Brasil na terça-feira
As estreias de Alexander Zverev, Juan Martin del Potro, Naomi Osaka e Simona Halep fecham os três dias de primeira rodada em Paris. Dois duelos me parecem merecer especial atenção: Delpo x Nicolas Jarry e Vika Azarenka x Jelena Ostapenko.

Também é dia dos brasileiros. Thiago Monteiro tem duro desafio diante do sérvio Dusan Lajovic. Se surpreender, terá uma enorme chance de voltar enfim ao top 100 do ranking.

Marcelo Melo volta ao palco onde conquistou seu primeiro Slam, em 2015, e é cabeça 1 ao lado de Lukasz Kubot com boas chances. Bruno Soares anunciou o rompimento do dueto com Jamie Murray e fará seu último torneio ao lado do escocês. Seu novo parceiro será o bom Mate Pavic, que já jogou com André Sá e liderou o ranking.

Thiem embaralha o saibro
Por José Nilton Dalcim
27 de abril de 2019 às 19:45

O austríaco Dominic Thiem assustou com sua campanha sem graça em Monte Carlo, vindo imediatamente do título notável em Indian Wells. Mas felizmente ele se achou em Barcelona. Excepcional jogador sobre o saibro, ainda mais se tiver maior velocidade, seu poder de fogo conseguiu outra vez superar Rafael Nadal, a tarefa mais difícil para qualquer tenista quando se pisa sobre a terra.

Foi uma exibição de gala, principalmente porque Nadal, diferente de uma semana atrás em Monte Carlo, jogou tão bem que saiu animado de Barcelona. Dono de golpes extremamente pesados dos dois lados além de um primeiro saque que jamais fica abaixo dos 200 km/h, ele combinou suas melhores qualidades neste sábado, dando-se ainda ao luxo de aplicar deixadinhas milimétricas e voleios exigentes.

Correu como um louco, como não pode deixar de ser contra Nadal, e outra vez mostrou que o backhand de uma mão pode sim ser eficiente contra o todo poderoso ‘rei do saibro’. Aliás, segundo a ATP, apenas Roger Federer tem mais vitórias sobre Rafa (15) do que Thiem e Mikhail Youzhny (4) entre os tenistas de backhand simples. Fernando Gonzalez e Stan Wawrinka somam três. O diferencial de Thiem é que ele fez isso no habitat natural do espanhol. Agora, ele só perde de Novak Djokovic nesse tipo de façanha (são sete, mas Djoko tem backhand de duas mãos).
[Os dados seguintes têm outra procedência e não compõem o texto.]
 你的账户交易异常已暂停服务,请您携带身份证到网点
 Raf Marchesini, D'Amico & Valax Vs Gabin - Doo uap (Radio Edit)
Nadal, claro, deveria sair de quadra arrasado ao ver nova chance do 12º troféu ser barrada numa semifinal. Mas, ao contrário do que aconteceu em Monte Carlo, foi admirável ver o espanhol com ar totalmente otimista. Afirmou que este foi seu melhor jogo nas últimas duas semanas, que voltou a ter prazer em jogar no saibro e principalmente que ‘sei quem eu sou’. E é exatamente isso. Ninguém em sã consciência pode descartar Rafa sobre a terra, mesmo nas mais duras situações.

Quem ganha com isso é o circuito, que vê pela segunda semana consecutiva alguém desafiar Nadal sem medo, abusando de um tênis agressivo, e acabar com a mesmice do saibro. Vale lembrar que o último a ter vencido o canhoto espanhol em Barcelona havia sido Fabio Fognini, em 2015.
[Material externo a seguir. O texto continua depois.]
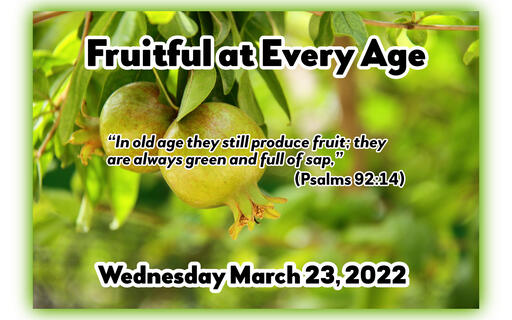 Fruitful at Every Age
Por enquanto, Thiem precisa pensar em como ganhar o título e se tornar o único homem na temporada com troféus em superfíceis distintas. O homem que derrotou formidavelmente Roger Federer em Indian Wells e reencontrou seu tênis de alto gabarito neste sábado contra Nadal tem agora que confirmar o favoritismo diante do surpreendente Daniil Medvedev, dono também de um sólido jogo de base e que fez tum duelo bem interessante contra Kei Nishikori, em que muitas vezes tomou a iniciativa dos pontos.

E mais
– Bruno Soares e Jamie Murray tentam o primeiro título no saibro. Eles já foram vices em Monte Carlo-2016. O mineiro não é campeão na terra desde Munique-2015, então com Alex Peya.O título sobre Cabal/Farah valerá o terceiro lugar no ranking da temporada.
– O eventual troféu às 11h de domingo dará o inédito 13º lugar do ranking a Medvedev, que deixará para trás justamente Karen Khachanov e será o número 1 russo.
– Quem vencer entre Thiem e Medvedev irá superar Stefanos Tsitsipas e se tornar o número 4 do ranking do ano, a 410 pontos de Nadal.
– De volta ao número 2 do ranking, Petra Kvitova faz a quarta final do ano em Stuttgart e busca o segundo título. Fez grande partida e sobrou no físico no terceiro set contra Kiki Bertens.
– Naomi Osaka voltou a sentir o abdômen e entregou o jogo para Anett Kontaveit, estoniana de 23 anos que vem jogando temporada consistente.